::: Dataset :::

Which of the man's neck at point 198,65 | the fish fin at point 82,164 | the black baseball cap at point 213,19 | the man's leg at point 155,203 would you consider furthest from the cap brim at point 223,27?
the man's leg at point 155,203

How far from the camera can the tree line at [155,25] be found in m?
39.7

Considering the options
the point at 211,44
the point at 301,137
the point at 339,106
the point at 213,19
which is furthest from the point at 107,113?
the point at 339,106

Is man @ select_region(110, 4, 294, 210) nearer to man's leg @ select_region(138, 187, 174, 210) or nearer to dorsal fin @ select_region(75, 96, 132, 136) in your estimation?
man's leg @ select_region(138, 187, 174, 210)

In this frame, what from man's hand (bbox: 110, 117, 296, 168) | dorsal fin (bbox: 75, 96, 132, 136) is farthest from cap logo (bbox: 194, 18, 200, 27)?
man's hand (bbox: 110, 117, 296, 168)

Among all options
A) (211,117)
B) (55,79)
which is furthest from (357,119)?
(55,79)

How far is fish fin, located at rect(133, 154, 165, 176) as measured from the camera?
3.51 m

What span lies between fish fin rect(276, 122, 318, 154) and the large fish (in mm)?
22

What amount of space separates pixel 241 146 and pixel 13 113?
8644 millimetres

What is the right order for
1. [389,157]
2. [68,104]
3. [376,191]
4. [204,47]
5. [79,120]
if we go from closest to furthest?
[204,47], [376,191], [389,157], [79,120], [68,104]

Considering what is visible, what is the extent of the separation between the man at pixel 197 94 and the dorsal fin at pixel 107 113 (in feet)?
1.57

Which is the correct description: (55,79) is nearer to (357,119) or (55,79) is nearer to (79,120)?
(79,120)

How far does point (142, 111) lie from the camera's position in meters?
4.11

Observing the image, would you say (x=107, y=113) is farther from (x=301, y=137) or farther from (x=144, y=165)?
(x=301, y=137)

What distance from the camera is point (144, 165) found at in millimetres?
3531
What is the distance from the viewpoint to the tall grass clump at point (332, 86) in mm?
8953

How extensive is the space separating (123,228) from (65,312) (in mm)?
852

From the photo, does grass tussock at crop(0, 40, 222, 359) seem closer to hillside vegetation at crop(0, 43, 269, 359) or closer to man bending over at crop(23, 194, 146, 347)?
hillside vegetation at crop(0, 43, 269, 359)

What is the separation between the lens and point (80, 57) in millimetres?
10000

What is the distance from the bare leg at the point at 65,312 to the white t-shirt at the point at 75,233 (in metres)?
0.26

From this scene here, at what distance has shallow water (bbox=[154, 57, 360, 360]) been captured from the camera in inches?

:::

▶ [Description of the task] Update the data above so that every "fish fin" becomes "fish's fin", and leave the rest untouched.

▶ [Expected output]
Which of the man's neck at point 198,65 | the fish's fin at point 82,164 | the black baseball cap at point 213,19 | the man's leg at point 155,203 would you consider furthest from the cap brim at point 223,27?
the man's leg at point 155,203

How far from the camera can the tree line at [155,25] be found in m?
39.7

Considering the options
the point at 211,44
the point at 301,137
the point at 339,106
the point at 213,19
which is furthest from the point at 107,113?
the point at 339,106

Is man @ select_region(110, 4, 294, 210) nearer to man's leg @ select_region(138, 187, 174, 210) or nearer to dorsal fin @ select_region(75, 96, 132, 136) in your estimation?
man's leg @ select_region(138, 187, 174, 210)

In this frame, what from man's hand (bbox: 110, 117, 296, 168) | dorsal fin (bbox: 75, 96, 132, 136) is farthest from cap logo (bbox: 194, 18, 200, 27)?
man's hand (bbox: 110, 117, 296, 168)

Among all options
A) (211,117)
B) (55,79)
which is furthest from (357,119)?
(55,79)

How far is fish's fin, located at rect(133, 154, 165, 176) as measured from the camera?
3.51 m

What span lies between fish's fin rect(276, 122, 318, 154) and the large fish (in mm)?
22

What amount of space separates pixel 241 146 and pixel 13 113?
8644 millimetres

What is the right order for
1. [389,157]
2. [68,104]
3. [376,191]
4. [204,47]
5. [79,120]
if we go from closest to furthest?
[204,47], [376,191], [389,157], [79,120], [68,104]

Considering what is visible, what is the extent of the separation between the man at pixel 197 94 and the dorsal fin at pixel 107 113 (in feet)?
1.57

Which is the correct description: (55,79) is nearer to (357,119) or (55,79) is nearer to (79,120)?
(79,120)

How far does point (142, 111) lie from the camera's position in meters?
4.11

Observing the image, would you say (x=107, y=113) is farther from (x=301, y=137) or farther from (x=144, y=165)?
(x=301, y=137)

What distance from the camera is point (144, 165) found at in millimetres?
3531
What is the distance from the viewpoint to the tall grass clump at point (332, 86) in mm?
8953

How extensive is the space separating (123,228) from (65,312) (in mm)?
852

From the photo, does grass tussock at crop(0, 40, 222, 359) seem closer to hillside vegetation at crop(0, 43, 269, 359) or closer to man bending over at crop(23, 194, 146, 347)?
hillside vegetation at crop(0, 43, 269, 359)

What is the separation between the lens and point (80, 57) in millimetres?
10000

What is the distance from the bare leg at the point at 65,312 to the white t-shirt at the point at 75,233 (in metres)?
0.26

From this scene here, at what distance has shallow water (bbox=[154, 57, 360, 360]) been captured from the camera in inches?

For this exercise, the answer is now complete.